═════ Texto proporcionado
A menos que uno haya nacido junto al agua -y en el borde de un imperio por añadidura-, rara vez le inquieta esta clase de distinción. Entre todas las personas, alguien como yo debía ser el primero en contemplar a Constantino como el portador de Occidente a Oriente, como alguien a la par con Pedro el Grande: tal como es considerado por la propia Iglesia. Si me hubiera quedado más tiempo en aquel meridiano, lo habría hecho. Sin embargo, no lo hice, ni lo hago.

Para mí, el esfuerzo de Constantino no es sino un episodio en el impulso general de Oriente hacia el oeste, impulso no motivado por la atracción de una parte del mundo respecto a otra, ni por el deseo del pasado de absorber el futuro… aunque a veces y en algunos lugares, y Estambul es uno de ellos, parezca ser así. Esta atracción, me temo, es magnética, evolutiva; tiene que ver, presumiblemente, con la dirección en la que este planeta gira sobre su eje. Adquiere las formas de una fascinación por un credo, de invasiones nómadas, guerras, migración y la circulación del dinero. El puente de Galata no fue el primero construido sobre el Bósforo, como aseguraría su guía turística; el primero fue construido por Darío. Un nómada siempre cabalga hacia la puesta de sol.
══════════
Tarea propuesta A: Imprime del texto sobre Constantino el fragmento comprendido entre "Para mí, el" y "puesta de sol.", ambos inclusive.
Tarea propuesta B: Prosigue el texto sobre Constantino y el impulso de Oriente hacia el oeste a partir de su última oración.
═════ Material presentado
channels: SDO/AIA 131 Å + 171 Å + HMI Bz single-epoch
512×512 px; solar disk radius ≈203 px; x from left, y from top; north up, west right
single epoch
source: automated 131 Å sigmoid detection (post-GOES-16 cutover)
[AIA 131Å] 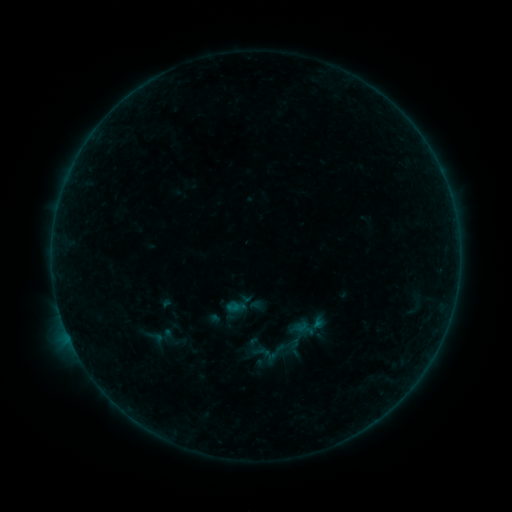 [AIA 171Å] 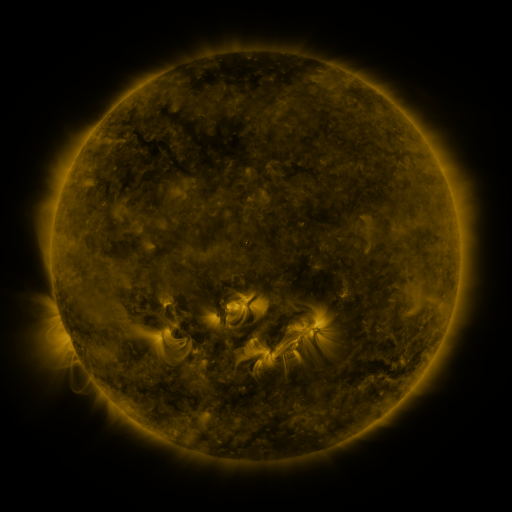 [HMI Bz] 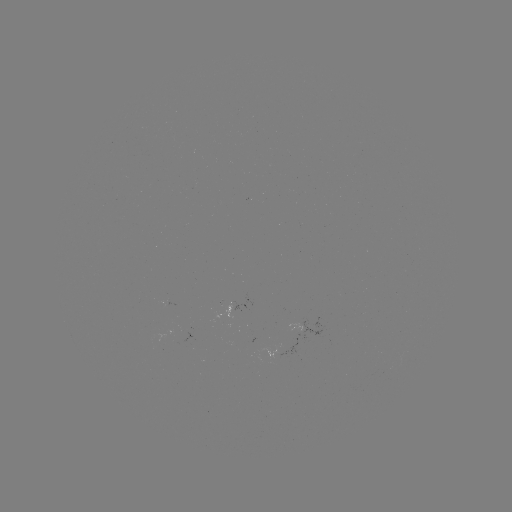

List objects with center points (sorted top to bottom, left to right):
sigmoid: [152, 324, 192, 352]
sigmoid: [143, 328, 169, 346]
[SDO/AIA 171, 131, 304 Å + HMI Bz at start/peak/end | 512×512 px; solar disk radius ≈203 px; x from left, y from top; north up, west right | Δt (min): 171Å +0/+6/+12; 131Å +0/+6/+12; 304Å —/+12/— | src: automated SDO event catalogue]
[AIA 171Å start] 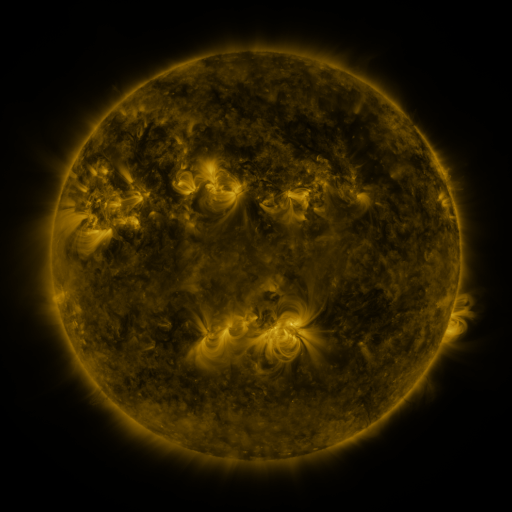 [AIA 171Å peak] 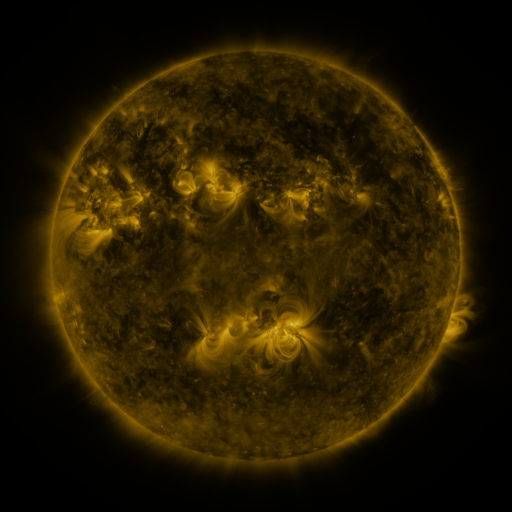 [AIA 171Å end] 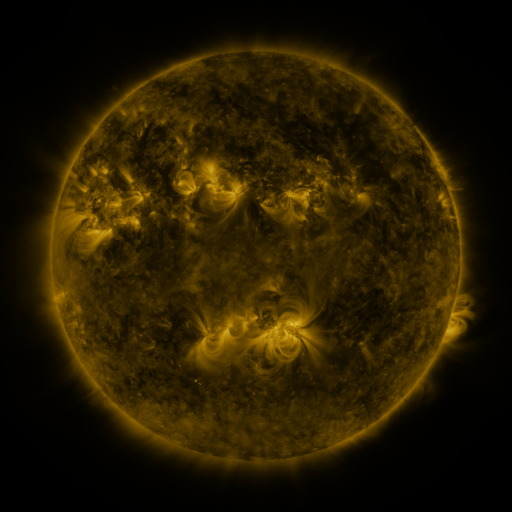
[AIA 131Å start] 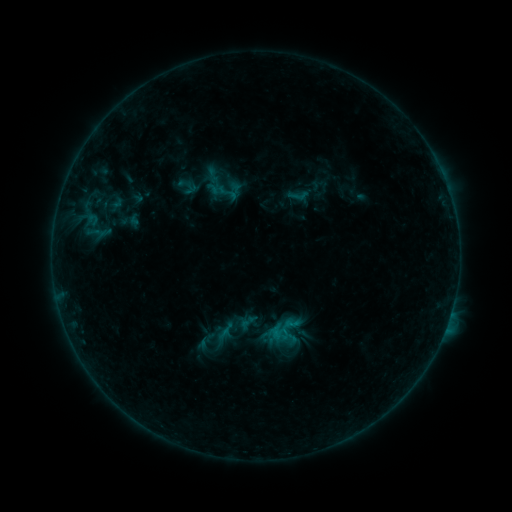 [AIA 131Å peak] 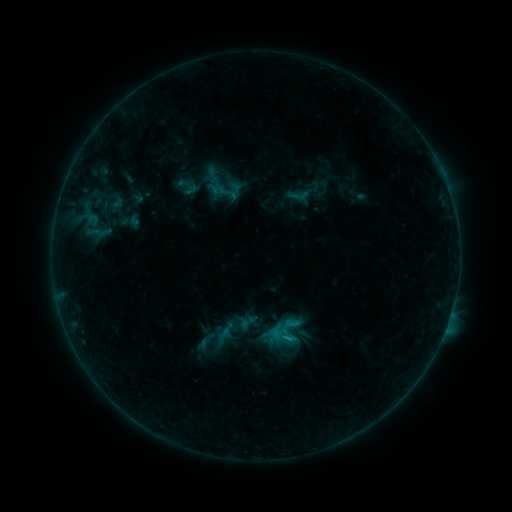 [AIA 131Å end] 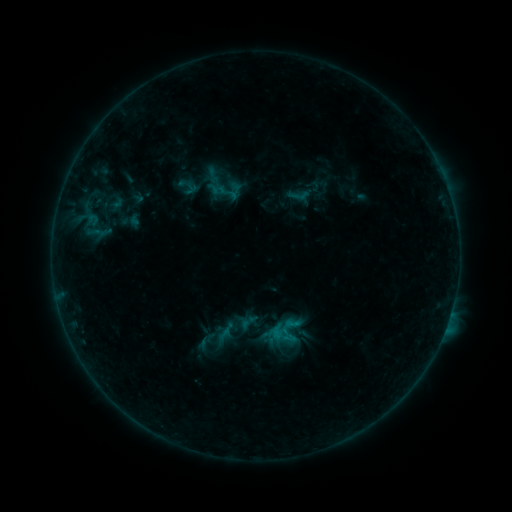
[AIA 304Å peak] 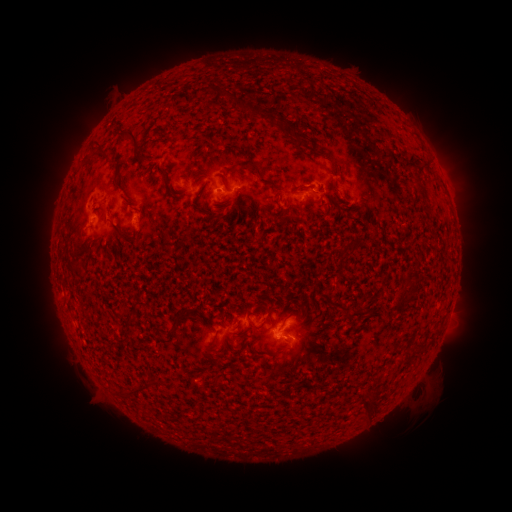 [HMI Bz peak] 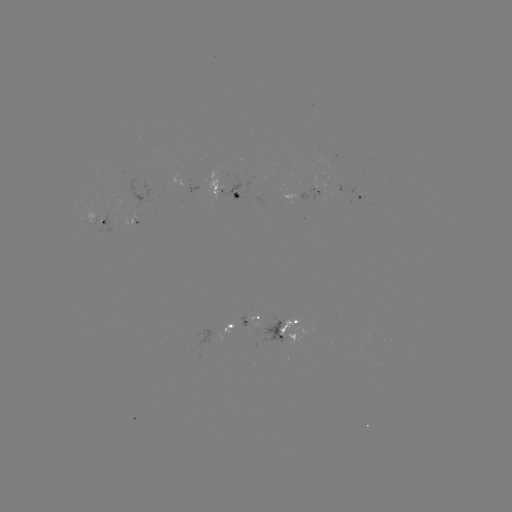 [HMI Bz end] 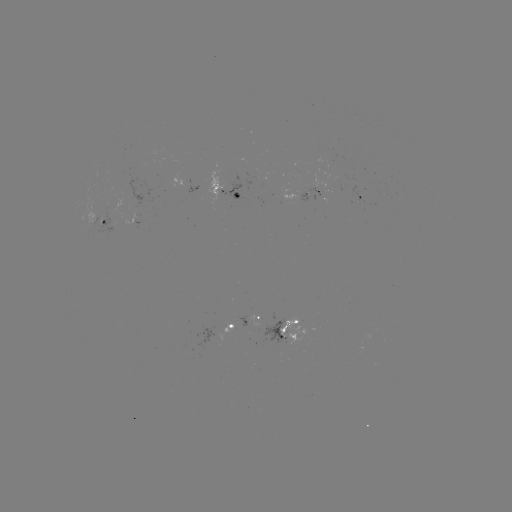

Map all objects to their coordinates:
B4.3 flare: (291, 337)
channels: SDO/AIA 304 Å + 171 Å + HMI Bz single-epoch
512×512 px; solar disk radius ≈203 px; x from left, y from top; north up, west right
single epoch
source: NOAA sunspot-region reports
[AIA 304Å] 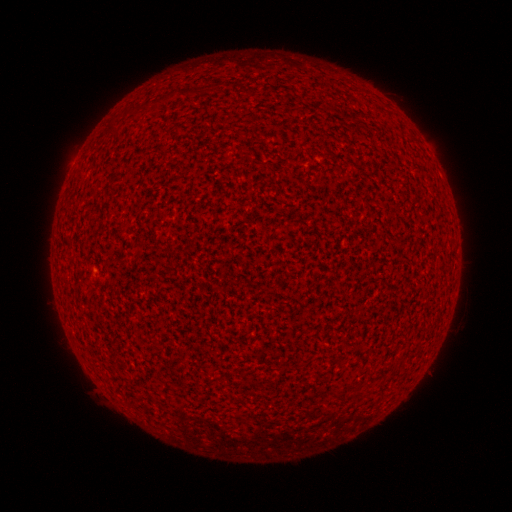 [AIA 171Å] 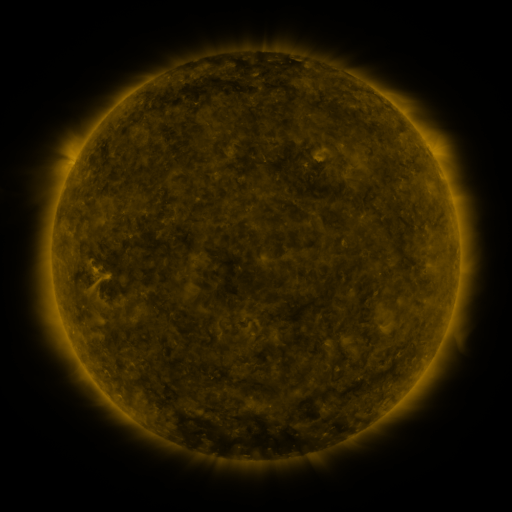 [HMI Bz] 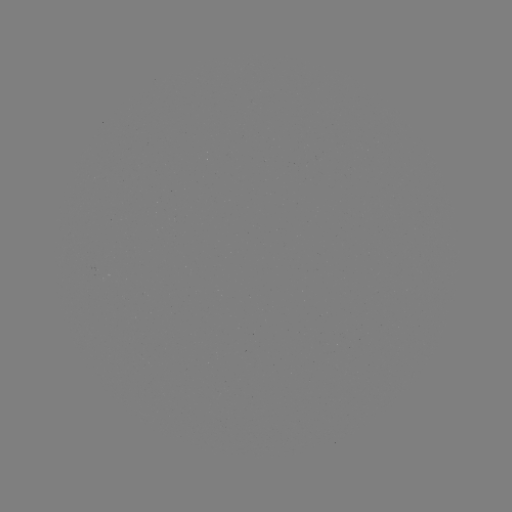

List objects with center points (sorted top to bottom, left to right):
══════════
Resultado obtenido A:
Para mí, el esfuerzo de Constantino no es sino un episodio en el impulso general de Oriente hacia el oeste, impulso no motivado por la atracción de una parte del mundo respecto a otra, ni por el deseo del pasado de absorber el futuro… aunque a veces y en algunos lugares, y Estambul es uno de ellos, parezca ser así. Esta atracción, me temo, es magnética, evolutiva; tiene que ver, presumiblemente, con la dirección en la que este planeta gira sobre su eje. Adquiere las formas de una fascinación por un credo, de invasiones nómadas, guerras, migración y la circulación del dinero. El puente de Galata no fue el primero construido sobre el Bósforo, como aseguraría su guía turística; el primero fue construido por Darío. Un nómada siempre cabalga hacia la puesta de sol.

Resultado obtenido B:
O bien nada. El estrecho tiene un kilómetro y medio de anchura, y lo que pudo hacer una «vaca rubia» al huir de las iras de la esposa de Júpiter, seguramente pudo haberlo resuelto también el moreno hijo de las estepas. O Leandro, enfermo de amor, o lord Byron, harto de amor, chapoteando a través de los Dardanelos. ¡El Bósforo! Una más que usada faja de agua, la única prenda de ropa que es propiedad de Urania, por más que Clio se esfuerce en ponérsela. Permanece arrugada y, especialmente en los días grises, nadie diría que ha sido manchada por la historia. Su corriente superficial se lava ante Constantinopla al norte…, y tal vez por esto a aquel mar lo llaman Negro. Después se remueve hasta el fondo y, en forma de una profunda corriente, escapa de nuevo hasta el Mármara-el Mar de Mármol-, presumiblemente para blanquearse. El resultado neto es ese color verde botella polvoriento: el color del propio tiempo. El hijo del Báltico no puede dejar de reconocerlo, no puede librarse de la vieja sensación de que esta sustancia ondulante, nunca inmóvil, chapaleante, es en sí misma el tiempo o lo que el tiempo parecería ser si fuera condensado o fotografiado. Esto es, piensa, lo que separa Europa y Asia. Y el patriota que hay en él desea que el tramo fuese más ancho.